CITY+
- Kuala Lumpur; Malaysia;
- Broadcast area: Klang Valley
- Frequency: 106.0 MHz

Programming
- Language: Chinese
- Format: Talk radio

Ownership
- Owner: Ooga X Sdn Bhd
- Sister stations: kupikupifm

History
- First air date: 2 May 2017
- Last air date: 13 February 2026

Links
- Webcast: WebCast
- Website: cityplusfm.my

= CITYPlus =

CITY+ is a Chinese business radio station catering primarily to Chinese-speaking PMEBs (Professionals, Managers, Executives and Businessmen) and SMEs in Malaysia. It is owned by Ooga X Sdn Bhd.

== History ==
The radio station started its trial transmission in Kuching from 24 April 2016 to 27 April 2018 on FM 92.5 MHz. This frequency was rebranded as the third Chinese business radio station.
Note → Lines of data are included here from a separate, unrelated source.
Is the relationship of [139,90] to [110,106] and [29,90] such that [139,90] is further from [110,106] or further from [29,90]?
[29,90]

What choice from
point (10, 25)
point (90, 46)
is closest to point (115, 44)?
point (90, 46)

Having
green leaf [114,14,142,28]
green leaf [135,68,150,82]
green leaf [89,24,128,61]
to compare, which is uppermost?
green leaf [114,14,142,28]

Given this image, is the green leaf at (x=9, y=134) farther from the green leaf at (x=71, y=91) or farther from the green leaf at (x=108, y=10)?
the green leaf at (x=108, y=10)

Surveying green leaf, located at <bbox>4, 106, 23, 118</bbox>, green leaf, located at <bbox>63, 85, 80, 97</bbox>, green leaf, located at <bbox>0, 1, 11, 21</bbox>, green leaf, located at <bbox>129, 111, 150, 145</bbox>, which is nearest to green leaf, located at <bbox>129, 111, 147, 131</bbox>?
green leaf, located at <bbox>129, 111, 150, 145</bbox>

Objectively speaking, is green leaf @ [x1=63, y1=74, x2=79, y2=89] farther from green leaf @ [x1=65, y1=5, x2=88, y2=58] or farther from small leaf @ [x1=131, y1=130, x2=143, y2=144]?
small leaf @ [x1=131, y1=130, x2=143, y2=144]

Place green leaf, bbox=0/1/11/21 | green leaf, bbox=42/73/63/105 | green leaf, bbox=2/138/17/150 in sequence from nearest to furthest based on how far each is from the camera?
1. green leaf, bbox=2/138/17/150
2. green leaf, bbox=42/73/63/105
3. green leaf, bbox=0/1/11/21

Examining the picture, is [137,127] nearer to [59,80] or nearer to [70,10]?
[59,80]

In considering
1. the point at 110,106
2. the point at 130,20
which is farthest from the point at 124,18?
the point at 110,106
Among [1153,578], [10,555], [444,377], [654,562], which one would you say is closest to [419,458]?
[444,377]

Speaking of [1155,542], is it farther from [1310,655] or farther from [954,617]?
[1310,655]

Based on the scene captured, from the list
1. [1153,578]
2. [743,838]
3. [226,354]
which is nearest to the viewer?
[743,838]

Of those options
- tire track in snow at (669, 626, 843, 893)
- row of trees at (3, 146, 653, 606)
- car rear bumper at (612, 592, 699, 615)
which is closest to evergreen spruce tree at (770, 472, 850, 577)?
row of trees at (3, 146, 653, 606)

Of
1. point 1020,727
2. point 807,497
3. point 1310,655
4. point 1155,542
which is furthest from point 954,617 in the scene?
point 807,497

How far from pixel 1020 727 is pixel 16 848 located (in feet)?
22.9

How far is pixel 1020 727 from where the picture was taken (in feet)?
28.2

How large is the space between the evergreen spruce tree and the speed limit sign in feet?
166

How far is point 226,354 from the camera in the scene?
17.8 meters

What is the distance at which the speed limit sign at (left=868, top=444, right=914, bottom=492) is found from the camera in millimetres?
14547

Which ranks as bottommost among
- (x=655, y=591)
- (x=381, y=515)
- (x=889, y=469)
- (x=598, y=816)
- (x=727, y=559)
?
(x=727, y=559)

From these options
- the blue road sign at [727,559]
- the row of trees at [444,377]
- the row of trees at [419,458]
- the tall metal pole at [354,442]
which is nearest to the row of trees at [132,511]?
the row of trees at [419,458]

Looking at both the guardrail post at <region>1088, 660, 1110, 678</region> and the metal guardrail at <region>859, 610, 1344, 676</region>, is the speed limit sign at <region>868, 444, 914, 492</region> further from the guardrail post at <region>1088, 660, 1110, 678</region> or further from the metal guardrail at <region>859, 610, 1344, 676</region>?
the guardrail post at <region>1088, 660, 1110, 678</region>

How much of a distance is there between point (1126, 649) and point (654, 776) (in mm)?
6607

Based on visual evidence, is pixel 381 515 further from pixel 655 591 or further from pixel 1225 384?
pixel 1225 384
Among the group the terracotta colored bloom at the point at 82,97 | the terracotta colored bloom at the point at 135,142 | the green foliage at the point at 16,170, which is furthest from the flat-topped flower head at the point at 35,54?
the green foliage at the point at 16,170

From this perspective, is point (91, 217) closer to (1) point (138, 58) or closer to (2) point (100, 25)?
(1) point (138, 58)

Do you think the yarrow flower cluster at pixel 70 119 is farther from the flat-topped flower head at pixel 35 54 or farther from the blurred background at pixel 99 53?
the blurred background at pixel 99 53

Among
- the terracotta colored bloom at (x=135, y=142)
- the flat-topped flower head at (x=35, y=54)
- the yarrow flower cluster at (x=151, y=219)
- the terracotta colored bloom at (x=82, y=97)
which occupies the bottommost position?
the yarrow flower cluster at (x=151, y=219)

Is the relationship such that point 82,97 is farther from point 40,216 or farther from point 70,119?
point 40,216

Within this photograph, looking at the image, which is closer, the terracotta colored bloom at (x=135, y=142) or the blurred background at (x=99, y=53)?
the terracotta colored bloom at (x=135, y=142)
Meanwhile, another trial transmission was aired in Klang Valley on FM 106.0 MHz by launching a transmitter in Bukit Sungai Besi. On 2 May 2017, the radio station was officially launched in these areas. This frequency for Seremban was formerly carried by Red FM before June 2009.

The radio station covers topics of international and local headlines and interviews with corporate personalities. It also covers topics from the corporate, health, automotive and property sectors. During non-DJ hours (midnight to 6am), Chinese independent music from Taiwan, Malaysia, Singapore, Hong Kong and China, as well as English or Japanese songs are aired.

On 1 April 2020, CITYPlus FM ceased transmission in Kuching, Sarawak through the frequency on FM 92.5 MHz which transmitted from Bukit Djin to Bukit Antu and it was replaced by kupikupifm on 9 June 2023.

From 13 February to 3 September 2026, CITYPlus FM temporary suspended transmission in Seremban, Negeri Sembilan on FM 106.0 MHz which transmitted from Bukit Sungai Besi. But, streaming over the internet will continue at least April 2026.